If you have multiple queries, you might want to combine the results:

def find_courses_matching_queries(queries: list[str]):
    """
    Find courses that match any of the queries.
    """
    return set(
        course
        for query in queries
        for course in search_courses(query)
    )
find_courses_matching_queries(["programming", "AI"])

Part 3: Recommendations

Here’s a possible recommendation output format (it has some issues that you might want to fix later):

class CourseRecommendation(BaseModel):
    course_code: str
    course_title: str
    course_description: str
    reasoning: str

class RecommendTool(BaseModel):
    tool_name: Literal["recommend_course"] = "recommend_course"
    thinking: str
    recommendations: list[CourseRecommendation]

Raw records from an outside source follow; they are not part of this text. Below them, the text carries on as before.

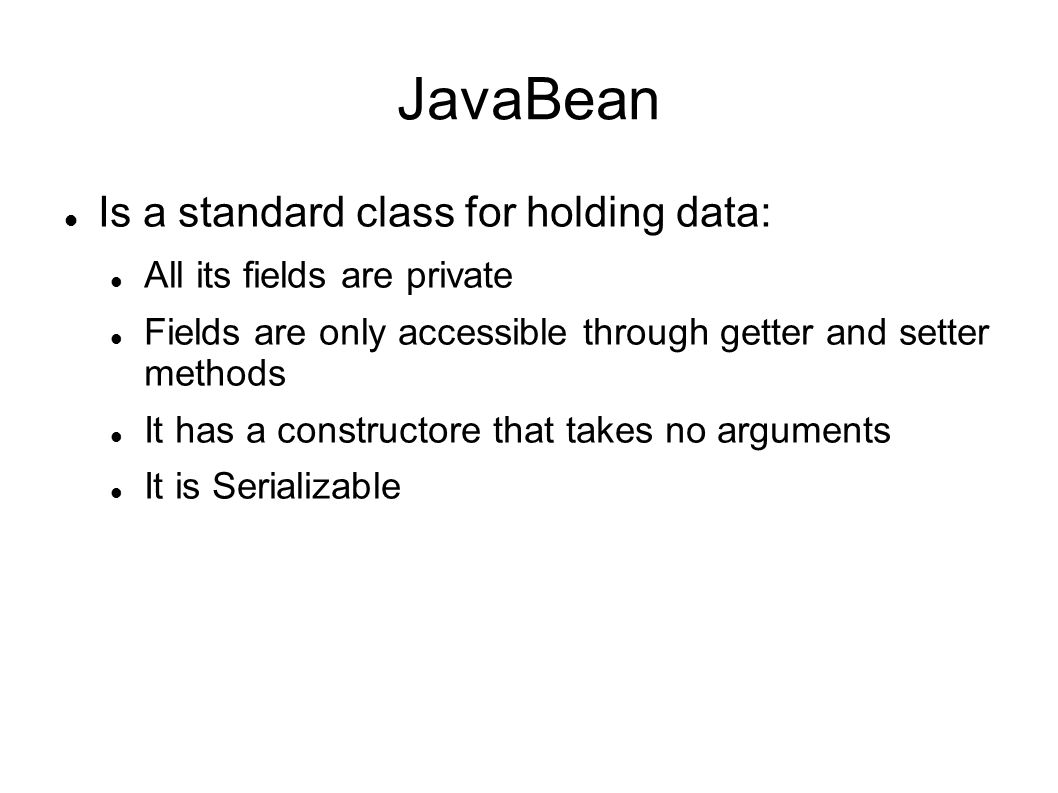 JavaBean

Is a standard class for holding data:

All its fields are private

Fields are only accessible through getter and setter methods

It has a constructore that takes no arguments

It is Serializable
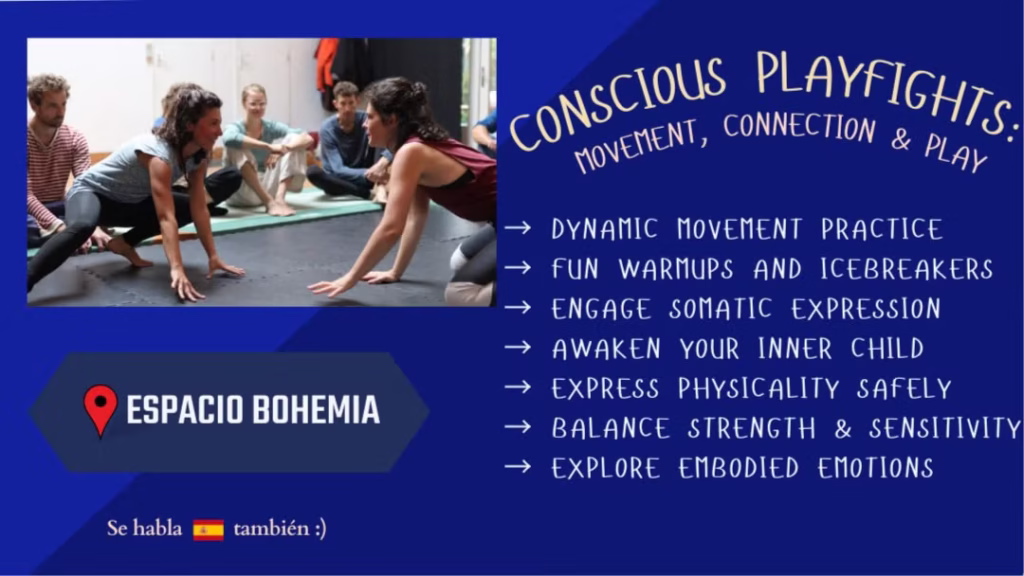 CONSCIOUS PLAYFIGHTS:
MOVEMENT, CONNECTION & PLAY

→ DYNAMIC MOVEMENT PRACTICE
→ FUN WARMUPS AND ICEBREAKERS
→ ENGAGE SOMATIC EXPRESSION
→ AWAKEN YOUR INNER CHILD
→ EXPRESS PHYSICALITY SAFELY
→ BALANCE STRENGTH & SENSITIVITY
→ EXPLORE EMBODIED EMOTIONS

ESPACIO BOHEMIA

Se habla también :)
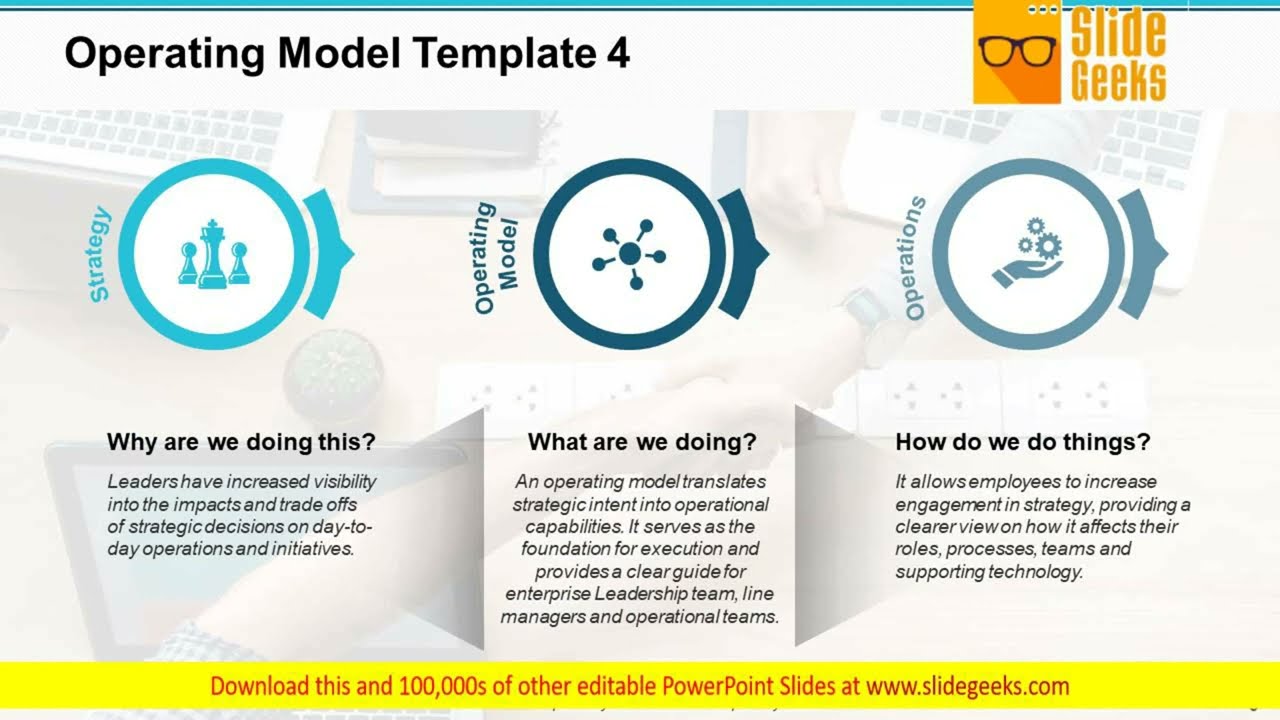 Operating Model Template 4

Slide Geeks

Strategy

Operating Model

Operations

Why are we doing this?

Leaders have increased visibility into the impacts and trade offs of strategic decisions on day-to-day operations and initiatives.

What are we doing?

An operating model translates strategic intent into operational capabilities. It serves as the foundation for execution and provides a clear guide for enterprise Leadership team, line managers and operational teams.

How do we do things?

It allows employees to increase engagement in strategy, providing a clearer view on how it affects their roles, processes, teams and supporting technology.

Download this and 100,000s of other editable PowerPoint Slides at www.slidegeeks.com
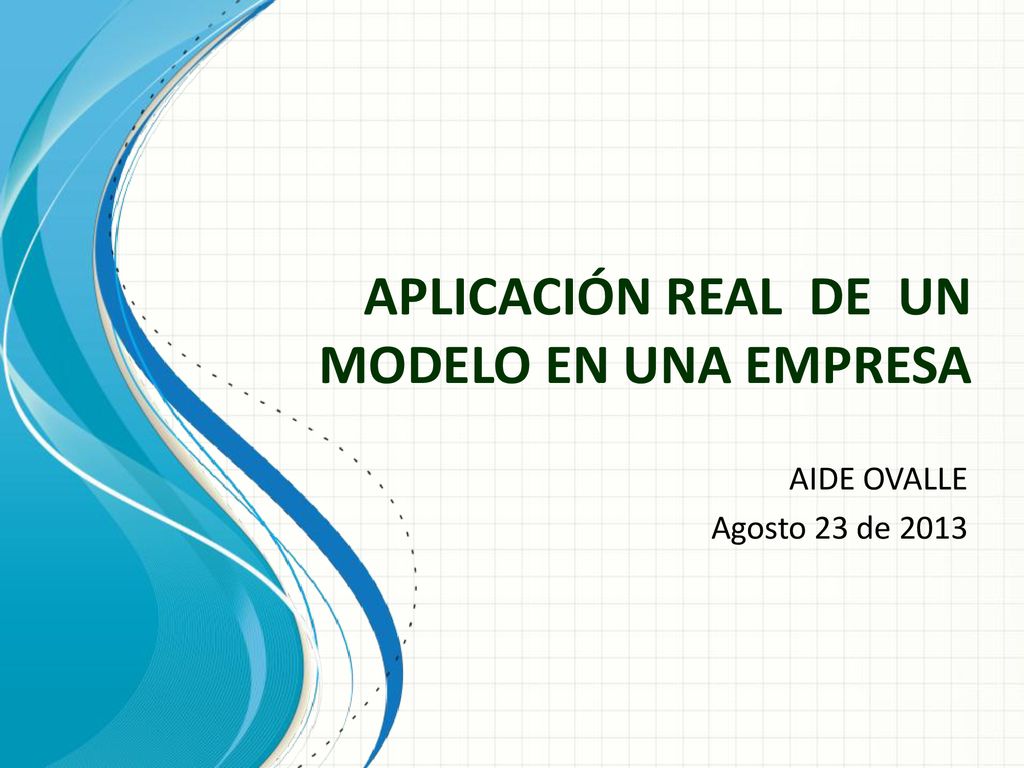 APLICACIÓN REAL DE UN MODELO EN UNA EMPRESA

AIDE OVALLE
Agosto 23 de 2013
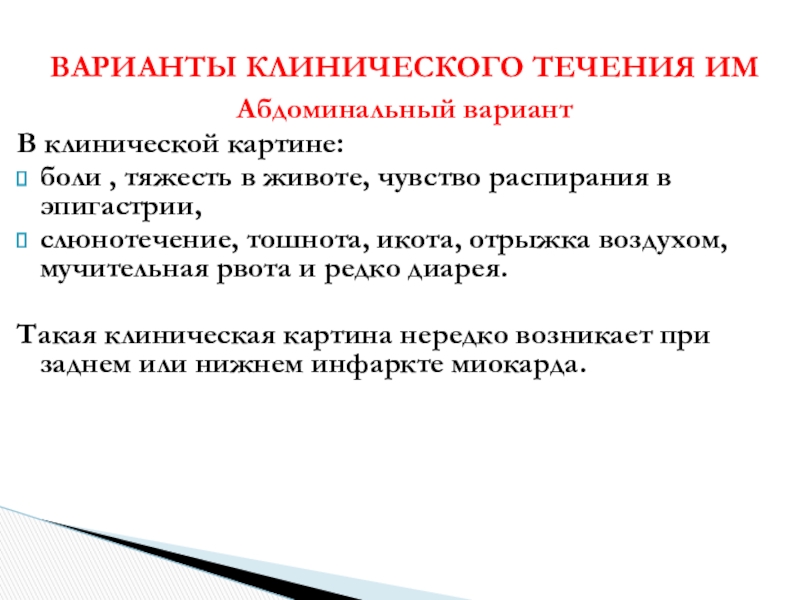 ВАРИАНТЫ КЛИНИЧЕСКОГО ТЕЧЕНИЯ ИМ

Абдоминальный вариант

В клинической картине:

боли , тяжесть в животе, чувство распирания в эпигастрии,

слюнотечение, тошнота, икота, отрыжка воздухом, мучительная рвота и редко диарея.

Такая клиническая картина нередко возникает при заднем или нижнем инфаркте миокарда.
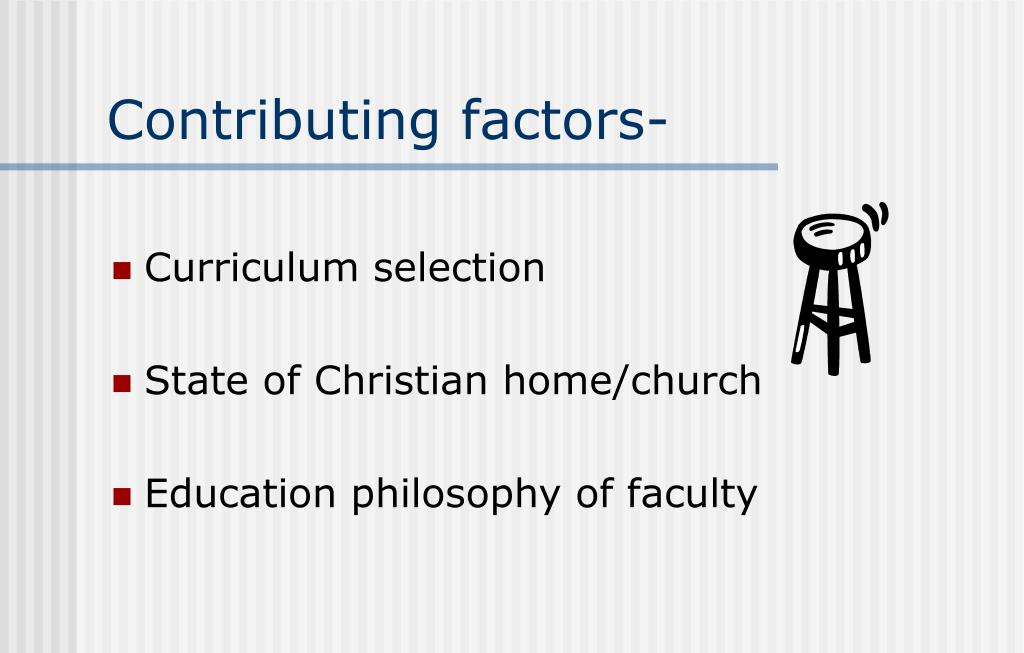 Contributing factors-

- Curriculum selection
- State of Christian home/church
- Education philosophy of faculty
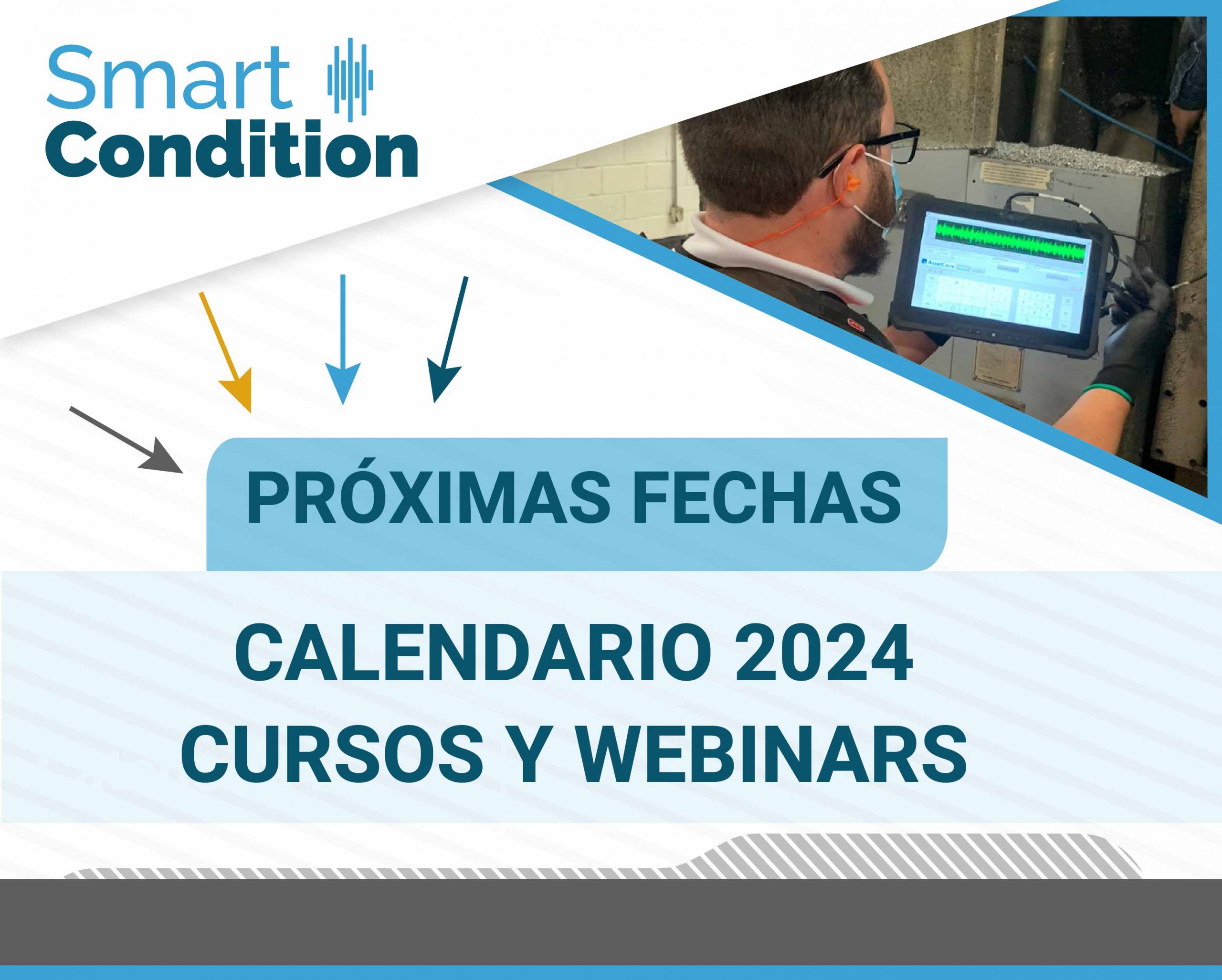 Smart
Condition

PRÓXIMAS FECHAS

CALENDARIO 2024
CURSOS Y WEBINARS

Now you put it together to make a course advisor bot! First try running these steps “by hand” to see how it works. Then, put it all together in a function. You can follow the rough outline given in the code snippet above.

Part 4: Testing

Test your bot with a few different student interests. Measure at least the following:

How often does it fail to respond, or give poor results?
- can you fix this, e.g., by changing the system prompt?
Latency of the system, broken down by part. (which part is slow? Does that make sense?)
- can you improve this, e.g., by changing the input or output formats?
Are the search queries relevant for the student’s interest?
Are the courses returned relevant for the search queries?
Are the recommendations relevant for the interest?

You’ll have to think about how to measure this. You might want to ask a few friends to try it out and give you feedback.

Think about how you could improve the system.